-- PROVIDED MATERIAL follows --

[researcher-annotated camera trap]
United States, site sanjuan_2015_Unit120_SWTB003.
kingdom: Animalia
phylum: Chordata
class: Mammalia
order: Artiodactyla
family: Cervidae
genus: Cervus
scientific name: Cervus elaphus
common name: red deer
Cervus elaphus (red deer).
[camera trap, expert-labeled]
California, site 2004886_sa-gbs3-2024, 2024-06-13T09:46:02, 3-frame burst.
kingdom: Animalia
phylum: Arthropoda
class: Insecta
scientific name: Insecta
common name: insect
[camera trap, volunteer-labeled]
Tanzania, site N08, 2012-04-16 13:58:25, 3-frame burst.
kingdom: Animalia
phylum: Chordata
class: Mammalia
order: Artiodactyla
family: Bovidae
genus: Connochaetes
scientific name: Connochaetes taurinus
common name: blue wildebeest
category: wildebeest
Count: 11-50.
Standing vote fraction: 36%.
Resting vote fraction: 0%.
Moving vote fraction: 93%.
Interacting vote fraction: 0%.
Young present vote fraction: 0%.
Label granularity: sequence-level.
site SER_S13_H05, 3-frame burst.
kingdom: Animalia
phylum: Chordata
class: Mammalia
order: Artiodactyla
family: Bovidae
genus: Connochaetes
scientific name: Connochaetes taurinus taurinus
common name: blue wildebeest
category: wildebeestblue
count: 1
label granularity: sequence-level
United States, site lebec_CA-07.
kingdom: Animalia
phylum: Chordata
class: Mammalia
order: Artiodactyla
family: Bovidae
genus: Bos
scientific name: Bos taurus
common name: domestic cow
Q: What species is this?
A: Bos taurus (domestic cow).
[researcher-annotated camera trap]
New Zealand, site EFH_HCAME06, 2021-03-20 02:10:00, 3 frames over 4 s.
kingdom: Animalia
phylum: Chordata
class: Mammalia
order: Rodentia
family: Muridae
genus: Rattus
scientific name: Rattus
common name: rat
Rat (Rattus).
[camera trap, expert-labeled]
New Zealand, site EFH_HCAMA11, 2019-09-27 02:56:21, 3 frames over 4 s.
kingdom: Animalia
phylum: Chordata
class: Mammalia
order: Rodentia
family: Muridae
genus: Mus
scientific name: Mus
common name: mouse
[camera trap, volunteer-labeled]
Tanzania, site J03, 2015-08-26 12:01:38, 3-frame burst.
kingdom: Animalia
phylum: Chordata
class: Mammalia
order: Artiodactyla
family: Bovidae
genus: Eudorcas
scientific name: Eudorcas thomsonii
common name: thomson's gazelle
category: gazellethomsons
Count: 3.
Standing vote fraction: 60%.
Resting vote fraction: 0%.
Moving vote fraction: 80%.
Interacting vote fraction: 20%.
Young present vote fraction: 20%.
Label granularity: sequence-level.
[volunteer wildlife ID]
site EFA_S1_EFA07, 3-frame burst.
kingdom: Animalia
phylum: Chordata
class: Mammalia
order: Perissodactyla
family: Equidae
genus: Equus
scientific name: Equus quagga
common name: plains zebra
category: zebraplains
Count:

-- PROVIDED MATERIAL concluded --

→ WHAT IS NEEDED
Set down all of the data above again, exactly.

→ WRITTEN ANSWER
[researcher-annotated camera trap]
United States, site sanjuan_2015_Unit120_SWTB003.
kingdom: Animalia
phylum: Chordata
class: Mammalia
order: Artiodactyla
family: Cervidae
genus: Cervus
scientific name: Cervus elaphus
common name: red deer
Cervus elaphus (red deer).
[camera trap, expert-labeled]
California, site 2004886_sa-gbs3-2024, 2024-06-13T09:46:02, 3-frame burst.
kingdom: Animalia
phylum: Arthropoda
class: Insecta
scientific name: Insecta
common name: insect
[camera trap, volunteer-labeled]
Tanzania, site N08, 2012-04-16 13:58:25, 3-frame burst.
kingdom: Animalia
phylum: Chordata
class: Mammalia
order: Artiodactyla
family: Bovidae
genus: Connochaetes
scientific name: Connochaetes taurinus
common name: blue wildebeest
category: wildebeest
Count: 11-50.
Standing vote fraction: 36%.
Resting vote fraction: 0%.
Moving vote fraction: 93%.
Interacting vote fraction: 0%.
Young present vote fraction: 0%.
Label granularity: sequence-level.
site SER_S13_H05, 3-frame burst.
kingdom: Animalia
phylum: Chordata
class: Mammalia
order: Artiodactyla
family: Bovidae
genus: Connochaetes
scientific name: Connochaetes taurinus taurinus
common name: blue wildebeest
category: wildebeestblue
count: 1
label granularity: sequence-level
United States, site lebec_CA-07.
kingdom: Animalia
phylum: Chordata
class: Mammalia
order: Artiodactyla
family: Bovidae
genus: Bos
scientific name: Bos taurus
common name: domestic cow
Q: What species is this?
A: Bos taurus (domestic cow).
[researcher-annotated camera trap]
New Zealand, site EFH_HCAME06, 2021-03-20 02:10:00, 3 frames over 4 s.
kingdom: Animalia
phylum: Chordata
class: Mammalia
order: Rodentia
family: Muridae
genus: Rattus
scientific name: Rattus
common name: rat
Rat (Rattus).
[camera trap, expert-labeled]
New Zealand, site EFH_HCAMA11, 2019-09-27 02:56:21, 3 frames over 4 s.
kingdom: Animalia
phylum: Chordata
class: Mammalia
order: Rodentia
family: Muridae
genus: Mus
scientific name: Mus
common name: mouse
[camera trap, volunteer-labeled]
Tanzania, site J03, 2015-08-26 12:01:38, 3-frame burst.
kingdom: Animalia
phylum: Chordata
class: Mammalia
order: Artiodactyla
family: Bovidae
genus: Eudorcas
scientific name: Eudorcas thomsonii
common name: thomson's gazelle
category: gazellethomsons
Count: 3.
Standing vote fraction: 60%.
Resting vote fraction: 0%.
Moving vote fraction: 80%.
Interacting vote fraction: 20%.
Young present vote fraction: 20%.
Label granularity: sequence-level.
[volunteer wildlife ID]
site EFA_S1_EFA07, 3-frame burst.
kingdom: Animalia
phylum: Chordata
class: Mammalia
order: Perissodactyla
family: Equidae
genus: Equus
scientific name: Equus quagga
common name: plains zebra
category: zebraplains
Count:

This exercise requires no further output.